To return to a statement made earlier, the remote sector of the industry in Ontario has survived this long only where it has managed to remain truly remote. Limited access, with its related controlled harvesting of fish and wildlife, and minimum aesthetic and noise disruption, has been our guarantee of sustaining high quality experiences and satisfying the world demand for something special.

Where uncontrolled access has been created through logging roads and other harvest/silvicultural/tending practices, it has a direct influence on the pressures exerted on fish and wildlife and the habitat they require for long-term survival. While we fully recognize the desire and the privilege of all residents of Ontario to share in our joint bounty, we must also accept the joint responsibility for management of those resources and therein lies the crunch!

As the timber industry has, of necessity, encroached upon more and more of our Crown Lands for the purpose of feeding the mills, it has been followed by increased public pressure on fish and wildlife resources (with predictable consequences on the quality and sustainability of those resources). Furthermore, we are facing the brutal fact that there are no more hills to cross and no more lakes to access, except those traditionally occupied by the remote tourism industry.

And the “conflicts” begin.

But are these conflicts over resource use the real issue? Or are we deluding ourselves and evading the real issue of the need for committed strategic planning for long-term sustainable social, economic and environmental benefits for all of us in Ontario, and particularly Northern Ontario?

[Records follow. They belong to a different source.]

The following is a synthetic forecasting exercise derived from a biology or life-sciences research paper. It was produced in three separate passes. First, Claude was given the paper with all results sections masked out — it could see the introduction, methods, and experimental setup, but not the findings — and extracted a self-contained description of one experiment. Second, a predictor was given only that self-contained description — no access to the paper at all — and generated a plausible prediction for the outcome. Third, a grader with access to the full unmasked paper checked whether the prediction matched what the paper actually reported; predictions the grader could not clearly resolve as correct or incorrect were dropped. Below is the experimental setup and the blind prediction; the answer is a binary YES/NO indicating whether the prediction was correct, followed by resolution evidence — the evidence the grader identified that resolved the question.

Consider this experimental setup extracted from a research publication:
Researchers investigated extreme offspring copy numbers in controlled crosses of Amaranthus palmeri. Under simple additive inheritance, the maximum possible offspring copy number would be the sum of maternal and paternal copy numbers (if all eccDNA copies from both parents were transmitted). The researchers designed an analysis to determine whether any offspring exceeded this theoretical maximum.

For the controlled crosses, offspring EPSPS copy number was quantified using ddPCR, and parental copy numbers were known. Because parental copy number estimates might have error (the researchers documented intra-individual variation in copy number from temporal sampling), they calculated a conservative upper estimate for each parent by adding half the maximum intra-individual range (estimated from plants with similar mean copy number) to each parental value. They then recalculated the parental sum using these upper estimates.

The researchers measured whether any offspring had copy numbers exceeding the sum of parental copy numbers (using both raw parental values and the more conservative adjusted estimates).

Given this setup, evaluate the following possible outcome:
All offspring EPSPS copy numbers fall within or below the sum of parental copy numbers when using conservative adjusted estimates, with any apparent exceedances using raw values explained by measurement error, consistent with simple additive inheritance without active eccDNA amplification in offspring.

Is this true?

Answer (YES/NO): NO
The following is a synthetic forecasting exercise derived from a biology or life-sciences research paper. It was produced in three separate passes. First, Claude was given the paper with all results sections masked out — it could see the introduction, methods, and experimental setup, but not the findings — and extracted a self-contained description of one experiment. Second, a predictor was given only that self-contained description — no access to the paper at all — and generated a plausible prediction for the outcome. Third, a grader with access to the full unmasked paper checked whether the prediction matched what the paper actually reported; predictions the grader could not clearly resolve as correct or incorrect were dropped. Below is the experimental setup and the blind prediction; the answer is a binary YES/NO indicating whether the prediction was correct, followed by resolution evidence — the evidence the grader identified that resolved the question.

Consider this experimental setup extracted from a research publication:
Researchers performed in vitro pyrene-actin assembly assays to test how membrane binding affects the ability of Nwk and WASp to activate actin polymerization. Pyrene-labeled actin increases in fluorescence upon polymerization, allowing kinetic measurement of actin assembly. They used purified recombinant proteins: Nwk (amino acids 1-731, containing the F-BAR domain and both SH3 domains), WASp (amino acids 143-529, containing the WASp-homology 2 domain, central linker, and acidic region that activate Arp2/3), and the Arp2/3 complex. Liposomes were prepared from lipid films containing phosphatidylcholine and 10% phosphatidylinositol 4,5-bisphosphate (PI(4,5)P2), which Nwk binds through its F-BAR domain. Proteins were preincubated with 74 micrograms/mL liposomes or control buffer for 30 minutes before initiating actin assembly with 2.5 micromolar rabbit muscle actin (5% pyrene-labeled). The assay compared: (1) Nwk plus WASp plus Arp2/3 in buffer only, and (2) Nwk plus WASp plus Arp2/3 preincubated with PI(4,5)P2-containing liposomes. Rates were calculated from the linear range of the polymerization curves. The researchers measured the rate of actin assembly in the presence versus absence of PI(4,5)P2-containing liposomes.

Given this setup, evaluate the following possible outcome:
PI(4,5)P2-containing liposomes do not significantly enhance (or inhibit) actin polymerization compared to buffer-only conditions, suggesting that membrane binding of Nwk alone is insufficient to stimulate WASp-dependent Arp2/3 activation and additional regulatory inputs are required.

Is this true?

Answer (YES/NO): YES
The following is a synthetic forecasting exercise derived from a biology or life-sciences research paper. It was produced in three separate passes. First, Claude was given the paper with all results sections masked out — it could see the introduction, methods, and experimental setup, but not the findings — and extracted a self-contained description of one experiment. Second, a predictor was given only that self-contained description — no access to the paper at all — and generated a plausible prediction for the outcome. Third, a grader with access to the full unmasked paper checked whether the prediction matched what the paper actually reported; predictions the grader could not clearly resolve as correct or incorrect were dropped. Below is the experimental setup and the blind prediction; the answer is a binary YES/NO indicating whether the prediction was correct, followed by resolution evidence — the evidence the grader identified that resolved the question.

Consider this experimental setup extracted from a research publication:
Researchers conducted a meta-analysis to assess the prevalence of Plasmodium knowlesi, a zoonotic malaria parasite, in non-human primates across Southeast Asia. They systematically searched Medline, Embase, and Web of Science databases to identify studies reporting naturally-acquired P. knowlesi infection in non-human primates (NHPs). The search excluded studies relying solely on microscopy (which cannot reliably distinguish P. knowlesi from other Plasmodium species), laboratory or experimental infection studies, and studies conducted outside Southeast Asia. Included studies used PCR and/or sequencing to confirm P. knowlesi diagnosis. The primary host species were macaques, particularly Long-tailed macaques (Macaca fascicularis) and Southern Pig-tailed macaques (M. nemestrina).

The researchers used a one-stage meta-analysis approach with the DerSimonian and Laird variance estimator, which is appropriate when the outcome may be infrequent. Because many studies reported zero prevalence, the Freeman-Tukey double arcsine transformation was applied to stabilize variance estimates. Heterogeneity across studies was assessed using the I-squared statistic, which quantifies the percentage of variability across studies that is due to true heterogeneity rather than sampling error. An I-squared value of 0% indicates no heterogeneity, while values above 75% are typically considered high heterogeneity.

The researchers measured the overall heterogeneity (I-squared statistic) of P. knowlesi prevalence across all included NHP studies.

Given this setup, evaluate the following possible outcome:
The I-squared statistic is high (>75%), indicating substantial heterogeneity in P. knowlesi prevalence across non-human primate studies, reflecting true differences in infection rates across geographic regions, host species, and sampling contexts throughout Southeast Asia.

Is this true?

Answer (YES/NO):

It would seem that the time has come to re-evaluate what we really have to work with here in the North. We must decide what we want our whole environment to be like fifty or one hundred years from now, and make the necessary decisions to force our governments into a serious commitment. And we have to do that together, with active participation from our communities, our industries, our people and our governments.

In summary, the remote tourism industry is part of the backbone of Northern Ontario. It is the reason why thousands of guests each year bypass the white beaches and crowded resorts south of us; why they choose the call of the loon over traffic noises; why they bring their children to experience the thrill and sweetness of real wilderness; and, why we as Ontarians can be a little bit smug in knowing that on a world-wide scale, we really do have something that nobody else has, and that we too can enjoy!

Are we willing to make the necessary commitments to ensure that we keep it? The buck stops here and now. It is our joint responsibility to work together for a high quality future.